Some of the devastation in Mandalay, central Myanmar, after the earthquake
Some of the devastation in Mandalay, central Myanmar, after the earthquake (Reuters)

Convoys were turned back, and much aid was confiscated. We will never know the death toll, but it was estimated at 200,000, many preventable.

Will things be different this time? The regime has – unusually – requested international aid. However, simultaneously, there are reports that they are taking advantage of the tragedy to bomb Shan State, one of the regions liberated from the regime.

In the past, international aid agencies have routed their aid through Yangon. “The danger is that if they do this, it won’t get to where it’s needed as the government will prevent it from reaching areas it doesn’t control,” warns Farmaner.

With the military government only in full control of around 20 per cent of the country, even if they are willing to allow international aid in, they will likely be unable to get the aid to the remote regions where it is needed.

The charity Advance Myanmar has been providing emergency aid to tens of thousands of people in remote areas who have fled attacks by the military and where local administrations are working heroically to rescue people from collapsed buildings and treat the injured. They warn: “The Myanmar military impose some of the most severe restrictions on humanitarian aid anywhere in the world ... We can’t have another situation where international aid for a crisis in Myanmar is blocked or delayed by the Myanmar military.”

Buildings across the country have collapsed, leaving thousands still trapped
Buildings across the country have collapsed, leaving thousands still trapped (Reuters)

Both the UK and US governments have recently announced savage cuts to international aid, which are already badly affecting the people of Myanmar, making their plight even worse.

Because the earthquake struck during prayers on the last Friday of Ramadan, many of Myanmar’s Muslim minority were trapped inside mosques that collapsed: the repair or building of mosques has been largely banned by the anti-Muslim military government since 1962.
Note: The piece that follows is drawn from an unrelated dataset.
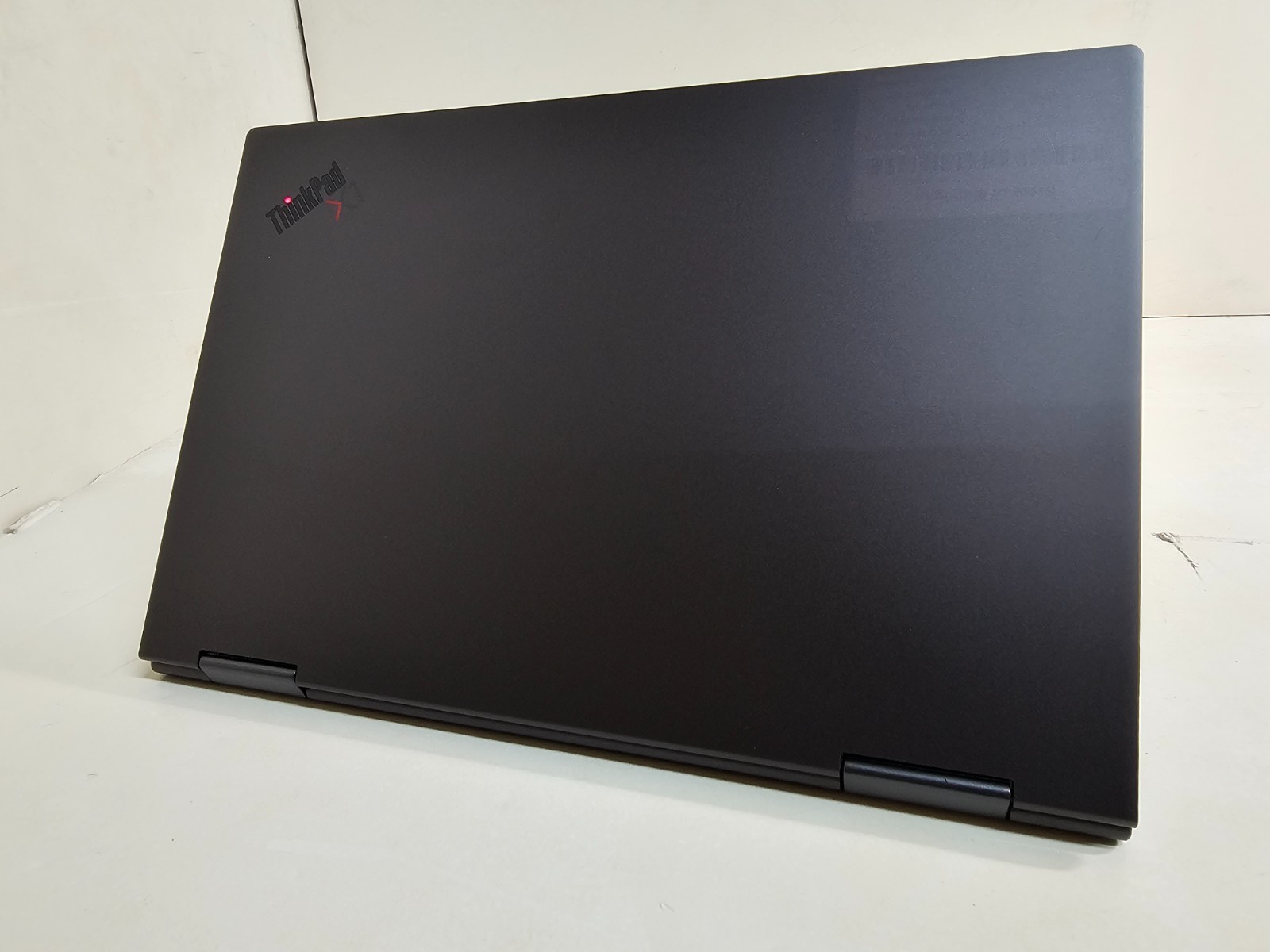 Lenovo ThinkPad X1 Yoga Gen 5 Laptop – i7-10610U 16GB 512GB – 14″ Touchscreen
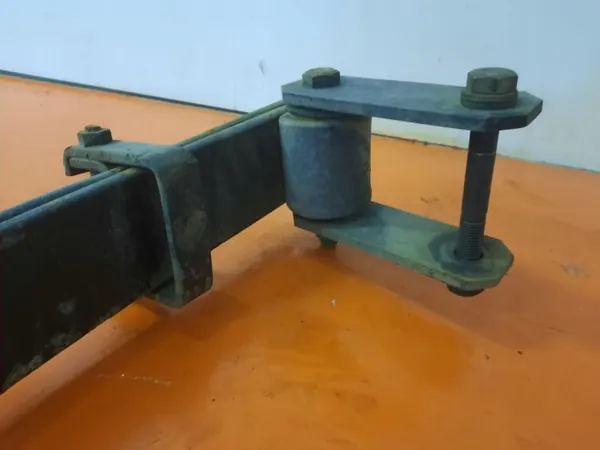 OEM 01 Vorderachsfeder für Volkswagen L80 image 7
There is one glimmer of hope amid tragedy: the military regime is deeply superstitious. The fact that the earthquake happened hours after Armed Forces Day was celebrated may be another blow to the dictator, General Min Aung Hlaing, whose support among even the military is crumbling. Could the earthquake help hasten his fall?

Burma is one of the most beautiful countries in the world. But it is also one of the most benighted. Denied democracy, devastated by natural disaster, its suffering but stoic people surely deserve our support in what may yet be their greatest hour of need.